> **SELECTED EXTRACT**:

SUMMARY: yp_all - RPC clnt_call (transport level) failure

From: Erwin Fritz (efritz@GLJA.com)
Date: Wed Nov 10 1999 - 09:10:23 CST


I'd like to thank the following people for helping with my problem, the
description of which is at the bottom of this message:

Thomas Carter
Timothy Newman
Kris Briscoe
Ian Durkacz
Mike Allmen
Thomas Lewis
Karl Vogel (especially, because his answer solved it)

Suggestions were:

1. See if rpc.nisd is dying and taking a while to be restarted by inetd. You
could also try restarting it during one of these episodes.

It wasn't dying, and restarting it didn't help.

2. Checking the configuration of the NIS master, which might be in trouble.

The problem occurs on the NIS master. Redoing its configuration made no
difference.

3. Ensuring that the server is using the same duplex setting as the switch it's
on.

I checked that, and they're both 100Mbps full-duplex.

4. Increasing the value of the system variable rlim_fd_cur and/or rlim_fd_max.

This turned out to work. The rlim_fd_cur and rlim_fd_max variables are the soft
and hard limits on file descriptors, respectively. I set these variables to 512
and 768, respectively, and rebooted. I haven't had the problem occur since.

> **YOUR TASKS**:
- 1) Reproduce the passage of the yp_all failure summary from "1. See if rpc.nisd" to "be in trouble.".
- 2) Transcribe the records from their start through the line containing "89V83H71L70 80L67 78H61V80L58", and leave the pictures out of your answer.

> **RECORD EXTRACTS**:
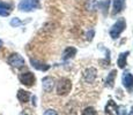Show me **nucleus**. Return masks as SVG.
Wrapping results in <instances>:
<instances>
[{
  "mask_svg": "<svg viewBox=\"0 0 133 115\" xmlns=\"http://www.w3.org/2000/svg\"><path fill=\"white\" fill-rule=\"evenodd\" d=\"M72 89V83H71L70 80L67 78H61V80L58 82L57 85V93L59 96H66L68 92Z\"/></svg>",
  "mask_w": 133,
  "mask_h": 115,
  "instance_id": "f257e3e1",
  "label": "nucleus"
},
{
  "mask_svg": "<svg viewBox=\"0 0 133 115\" xmlns=\"http://www.w3.org/2000/svg\"><path fill=\"white\" fill-rule=\"evenodd\" d=\"M125 27H126L125 20H124V19L118 20V21H117V22L114 24V27L111 28V30H110V36H111L112 38H118L119 35H121L123 31H124Z\"/></svg>",
  "mask_w": 133,
  "mask_h": 115,
  "instance_id": "f03ea898",
  "label": "nucleus"
},
{
  "mask_svg": "<svg viewBox=\"0 0 133 115\" xmlns=\"http://www.w3.org/2000/svg\"><path fill=\"white\" fill-rule=\"evenodd\" d=\"M38 7H39L38 0H21V2L19 5L20 11H24V12L32 11V9L38 8Z\"/></svg>",
  "mask_w": 133,
  "mask_h": 115,
  "instance_id": "7ed1b4c3",
  "label": "nucleus"
},
{
  "mask_svg": "<svg viewBox=\"0 0 133 115\" xmlns=\"http://www.w3.org/2000/svg\"><path fill=\"white\" fill-rule=\"evenodd\" d=\"M20 81H21V83L25 86H32L35 84L36 78H35V76L32 73L27 71V73H23L20 75Z\"/></svg>",
  "mask_w": 133,
  "mask_h": 115,
  "instance_id": "20e7f679",
  "label": "nucleus"
},
{
  "mask_svg": "<svg viewBox=\"0 0 133 115\" xmlns=\"http://www.w3.org/2000/svg\"><path fill=\"white\" fill-rule=\"evenodd\" d=\"M8 63L12 66V67L15 68H21L24 66V60L21 55L19 54H12L11 57L8 58Z\"/></svg>",
  "mask_w": 133,
  "mask_h": 115,
  "instance_id": "39448f33",
  "label": "nucleus"
},
{
  "mask_svg": "<svg viewBox=\"0 0 133 115\" xmlns=\"http://www.w3.org/2000/svg\"><path fill=\"white\" fill-rule=\"evenodd\" d=\"M96 74H97V71L95 68H88L85 71V74H83V78H85V81L87 83H93L96 78Z\"/></svg>",
  "mask_w": 133,
  "mask_h": 115,
  "instance_id": "423d86ee",
  "label": "nucleus"
},
{
  "mask_svg": "<svg viewBox=\"0 0 133 115\" xmlns=\"http://www.w3.org/2000/svg\"><path fill=\"white\" fill-rule=\"evenodd\" d=\"M42 85H43V90L45 92H51L55 85V80L52 77H44L42 81Z\"/></svg>",
  "mask_w": 133,
  "mask_h": 115,
  "instance_id": "0eeeda50",
  "label": "nucleus"
},
{
  "mask_svg": "<svg viewBox=\"0 0 133 115\" xmlns=\"http://www.w3.org/2000/svg\"><path fill=\"white\" fill-rule=\"evenodd\" d=\"M105 113L109 115H116L118 113V106L114 100H109L105 106Z\"/></svg>",
  "mask_w": 133,
  "mask_h": 115,
  "instance_id": "6e6552de",
  "label": "nucleus"
},
{
  "mask_svg": "<svg viewBox=\"0 0 133 115\" xmlns=\"http://www.w3.org/2000/svg\"><path fill=\"white\" fill-rule=\"evenodd\" d=\"M30 98V93L25 90H19L17 91V99H19L21 103H28Z\"/></svg>",
  "mask_w": 133,
  "mask_h": 115,
  "instance_id": "1a4fd4ad",
  "label": "nucleus"
},
{
  "mask_svg": "<svg viewBox=\"0 0 133 115\" xmlns=\"http://www.w3.org/2000/svg\"><path fill=\"white\" fill-rule=\"evenodd\" d=\"M125 0H114V14L121 13L124 9Z\"/></svg>",
  "mask_w": 133,
  "mask_h": 115,
  "instance_id": "9d476101",
  "label": "nucleus"
},
{
  "mask_svg": "<svg viewBox=\"0 0 133 115\" xmlns=\"http://www.w3.org/2000/svg\"><path fill=\"white\" fill-rule=\"evenodd\" d=\"M122 81H123L124 86H126V88H130V86L133 85V76L129 73H125L124 75H123Z\"/></svg>",
  "mask_w": 133,
  "mask_h": 115,
  "instance_id": "9b49d317",
  "label": "nucleus"
},
{
  "mask_svg": "<svg viewBox=\"0 0 133 115\" xmlns=\"http://www.w3.org/2000/svg\"><path fill=\"white\" fill-rule=\"evenodd\" d=\"M30 63H31L32 67L38 69V70H48V69H49L48 65H44V63L39 62V61H37V60H34V59H31V60H30Z\"/></svg>",
  "mask_w": 133,
  "mask_h": 115,
  "instance_id": "f8f14e48",
  "label": "nucleus"
},
{
  "mask_svg": "<svg viewBox=\"0 0 133 115\" xmlns=\"http://www.w3.org/2000/svg\"><path fill=\"white\" fill-rule=\"evenodd\" d=\"M76 54V50L74 47H67L65 50V52H64L63 54V59L64 60H68V59L73 58L74 55Z\"/></svg>",
  "mask_w": 133,
  "mask_h": 115,
  "instance_id": "ddd939ff",
  "label": "nucleus"
},
{
  "mask_svg": "<svg viewBox=\"0 0 133 115\" xmlns=\"http://www.w3.org/2000/svg\"><path fill=\"white\" fill-rule=\"evenodd\" d=\"M116 74H117V70H112L108 75V78H107V86H108V88H112V86H114Z\"/></svg>",
  "mask_w": 133,
  "mask_h": 115,
  "instance_id": "4468645a",
  "label": "nucleus"
},
{
  "mask_svg": "<svg viewBox=\"0 0 133 115\" xmlns=\"http://www.w3.org/2000/svg\"><path fill=\"white\" fill-rule=\"evenodd\" d=\"M127 55H129V52H124V53H122V54L119 55V58H118V66H119V68H124L125 67V65H126Z\"/></svg>",
  "mask_w": 133,
  "mask_h": 115,
  "instance_id": "2eb2a0df",
  "label": "nucleus"
},
{
  "mask_svg": "<svg viewBox=\"0 0 133 115\" xmlns=\"http://www.w3.org/2000/svg\"><path fill=\"white\" fill-rule=\"evenodd\" d=\"M82 115H97V112L93 108V107H87V108L83 109Z\"/></svg>",
  "mask_w": 133,
  "mask_h": 115,
  "instance_id": "dca6fc26",
  "label": "nucleus"
},
{
  "mask_svg": "<svg viewBox=\"0 0 133 115\" xmlns=\"http://www.w3.org/2000/svg\"><path fill=\"white\" fill-rule=\"evenodd\" d=\"M20 24H21V21H20L19 19H16V17H15V19H13L11 21V25H12V27H19Z\"/></svg>",
  "mask_w": 133,
  "mask_h": 115,
  "instance_id": "f3484780",
  "label": "nucleus"
},
{
  "mask_svg": "<svg viewBox=\"0 0 133 115\" xmlns=\"http://www.w3.org/2000/svg\"><path fill=\"white\" fill-rule=\"evenodd\" d=\"M0 8L2 9H7V11H9V9L12 8V6L9 4H6V2H1L0 1Z\"/></svg>",
  "mask_w": 133,
  "mask_h": 115,
  "instance_id": "a211bd4d",
  "label": "nucleus"
},
{
  "mask_svg": "<svg viewBox=\"0 0 133 115\" xmlns=\"http://www.w3.org/2000/svg\"><path fill=\"white\" fill-rule=\"evenodd\" d=\"M98 6H101L102 9H103V12L105 13V9H108V7H109V0L108 1H105V2H99Z\"/></svg>",
  "mask_w": 133,
  "mask_h": 115,
  "instance_id": "6ab92c4d",
  "label": "nucleus"
},
{
  "mask_svg": "<svg viewBox=\"0 0 133 115\" xmlns=\"http://www.w3.org/2000/svg\"><path fill=\"white\" fill-rule=\"evenodd\" d=\"M0 15H1V16H8V15H9V11L0 8Z\"/></svg>",
  "mask_w": 133,
  "mask_h": 115,
  "instance_id": "aec40b11",
  "label": "nucleus"
},
{
  "mask_svg": "<svg viewBox=\"0 0 133 115\" xmlns=\"http://www.w3.org/2000/svg\"><path fill=\"white\" fill-rule=\"evenodd\" d=\"M44 115H58L57 112L53 111V109H48V111H45Z\"/></svg>",
  "mask_w": 133,
  "mask_h": 115,
  "instance_id": "412c9836",
  "label": "nucleus"
},
{
  "mask_svg": "<svg viewBox=\"0 0 133 115\" xmlns=\"http://www.w3.org/2000/svg\"><path fill=\"white\" fill-rule=\"evenodd\" d=\"M87 36H88V37H87V38H88V40H91V39H93L94 30H90V32H88V35H87Z\"/></svg>",
  "mask_w": 133,
  "mask_h": 115,
  "instance_id": "4be33fe9",
  "label": "nucleus"
},
{
  "mask_svg": "<svg viewBox=\"0 0 133 115\" xmlns=\"http://www.w3.org/2000/svg\"><path fill=\"white\" fill-rule=\"evenodd\" d=\"M32 105L36 106V97H32Z\"/></svg>",
  "mask_w": 133,
  "mask_h": 115,
  "instance_id": "5701e85b",
  "label": "nucleus"
},
{
  "mask_svg": "<svg viewBox=\"0 0 133 115\" xmlns=\"http://www.w3.org/2000/svg\"><path fill=\"white\" fill-rule=\"evenodd\" d=\"M1 45H2V42H1V40H0V47H1Z\"/></svg>",
  "mask_w": 133,
  "mask_h": 115,
  "instance_id": "b1692460",
  "label": "nucleus"
},
{
  "mask_svg": "<svg viewBox=\"0 0 133 115\" xmlns=\"http://www.w3.org/2000/svg\"><path fill=\"white\" fill-rule=\"evenodd\" d=\"M131 114L133 115V107H132V111H131Z\"/></svg>",
  "mask_w": 133,
  "mask_h": 115,
  "instance_id": "393cba45",
  "label": "nucleus"
},
{
  "mask_svg": "<svg viewBox=\"0 0 133 115\" xmlns=\"http://www.w3.org/2000/svg\"><path fill=\"white\" fill-rule=\"evenodd\" d=\"M22 115H28V114H22Z\"/></svg>",
  "mask_w": 133,
  "mask_h": 115,
  "instance_id": "a878e982",
  "label": "nucleus"
}]
</instances>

> **RESPONSES BY TASK**:
- 1)
1. See if rpc.nisd is dying and taking a while to be restarted by inetd. You
could also try restarting it during one of these episodes.

It wasn't dying, and restarting it didn't help.

2. Checking the configuration of the NIS master, which might be in trouble.

- 2)
Show me **nucleus**. Return masks as SVG.
Wrapping results in <instances>:
<instances>
[{
  "mask_svg": "<svg viewBox=\"0 0 133 115\" xmlns=\"http://www.w3.org/2000/svg\"><path fill=\"white\" fill-rule=\"evenodd\" d=\"M72 89V83H71L70 80L67 78H61V80L58 82L57 85V93L59 96H66L68 92Z\"/></svg>",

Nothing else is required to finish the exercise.